Question 3: Can Life Expectancy be predicted from Income?
This question will be used to demonstrate classification. Since there are no categorical values present in the data set the life expectancy is used to create two classes: high and low countries, the threshold being the 75th percentil = 77.4 years. It should be predicted if a country is in the high or low class. First create a descriptive statistic using the Pandas DataFrame describe method:
df = pd.read_csv("worldbank_development.csv", sep=',')
df = df.dropna(how='any',axis=0)
life_exp = df[df["Life expectancy at birth, total (years) [SP.DYN.LE00.IN]"] != ".."]
life_exp = life_exp["Life expectancy at birth, total (years) [SP.DYN.LE00.IN]"]

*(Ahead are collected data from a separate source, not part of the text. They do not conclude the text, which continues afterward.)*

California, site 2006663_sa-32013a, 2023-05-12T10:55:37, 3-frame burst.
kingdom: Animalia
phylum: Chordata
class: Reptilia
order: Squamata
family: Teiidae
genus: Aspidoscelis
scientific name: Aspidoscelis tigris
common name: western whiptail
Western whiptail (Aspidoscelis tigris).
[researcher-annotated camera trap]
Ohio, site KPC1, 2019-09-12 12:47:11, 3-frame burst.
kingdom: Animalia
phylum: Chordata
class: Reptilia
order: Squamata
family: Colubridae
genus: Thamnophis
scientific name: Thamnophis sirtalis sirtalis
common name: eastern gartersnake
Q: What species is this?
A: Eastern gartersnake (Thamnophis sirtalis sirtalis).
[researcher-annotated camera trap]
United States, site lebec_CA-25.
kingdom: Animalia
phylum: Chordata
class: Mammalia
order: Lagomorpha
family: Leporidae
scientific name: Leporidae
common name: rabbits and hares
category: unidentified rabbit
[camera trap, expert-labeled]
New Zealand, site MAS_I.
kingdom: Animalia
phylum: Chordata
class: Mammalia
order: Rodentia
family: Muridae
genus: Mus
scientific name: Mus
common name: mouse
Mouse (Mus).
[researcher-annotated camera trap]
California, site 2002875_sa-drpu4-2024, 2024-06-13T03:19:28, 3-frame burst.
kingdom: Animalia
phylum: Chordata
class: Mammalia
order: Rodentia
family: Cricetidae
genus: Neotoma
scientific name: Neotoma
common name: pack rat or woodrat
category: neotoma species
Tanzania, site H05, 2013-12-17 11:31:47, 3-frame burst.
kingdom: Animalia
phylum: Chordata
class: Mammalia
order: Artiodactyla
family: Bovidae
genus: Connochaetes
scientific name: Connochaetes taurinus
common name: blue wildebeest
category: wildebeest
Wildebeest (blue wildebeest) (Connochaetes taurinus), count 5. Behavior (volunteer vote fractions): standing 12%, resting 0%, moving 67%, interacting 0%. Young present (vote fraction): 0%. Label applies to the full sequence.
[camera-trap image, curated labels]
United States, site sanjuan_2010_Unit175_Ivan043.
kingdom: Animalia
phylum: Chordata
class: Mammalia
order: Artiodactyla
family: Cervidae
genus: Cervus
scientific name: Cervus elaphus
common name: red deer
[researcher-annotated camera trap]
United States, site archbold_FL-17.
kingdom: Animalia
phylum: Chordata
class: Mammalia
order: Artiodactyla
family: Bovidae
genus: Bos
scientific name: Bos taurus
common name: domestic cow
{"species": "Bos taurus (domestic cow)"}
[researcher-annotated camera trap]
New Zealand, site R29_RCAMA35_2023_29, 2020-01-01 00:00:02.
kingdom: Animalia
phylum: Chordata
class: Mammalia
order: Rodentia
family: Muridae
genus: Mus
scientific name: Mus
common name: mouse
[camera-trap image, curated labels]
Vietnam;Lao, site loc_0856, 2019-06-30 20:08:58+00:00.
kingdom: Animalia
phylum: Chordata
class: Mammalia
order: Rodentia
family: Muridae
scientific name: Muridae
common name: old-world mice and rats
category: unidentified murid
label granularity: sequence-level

life_exp.astype(float).describe()
Output:
count 265.000000
mean 72.175783
std 7.216460
min 50.596000
25% 66.924000
50% 72.647321
75% 77.449874
max 86.089000
Name: Life expectancy at birth, total (years) [SP.DYN.LE00.IN], dtype: float64
As a classifier I used DecisionTreeClassifier from scikit-learn. When looking at a scatter plot it is clear that income and life expectancy correlate very strong. This is especially true for low income countries (below 30,000$). For countries above 50,000$ GNI the correlation is nearly zero. So further increasing the income has nearly no effect on the Life expectancy for those countries:
When evaluating the fit from the model by using a confusion matrix the results are good to very good although there are no two distinct clusters in this scatter plot. To evaluate this further metrics like accuracy (correct predictions divided by total predictions), precision (reliability of positive predictions) and recall (also known as sensitivity) can be used. The F1 score combines those two. Extra care has to be taken when one of the two groups is far more prevalent than the other. This can happen for example for rare diseases like HIV. In this case labeling all results as negative may still seems to be very accurate since in for example 99% the cases this is correct. For this reason metrics like the precision is needed.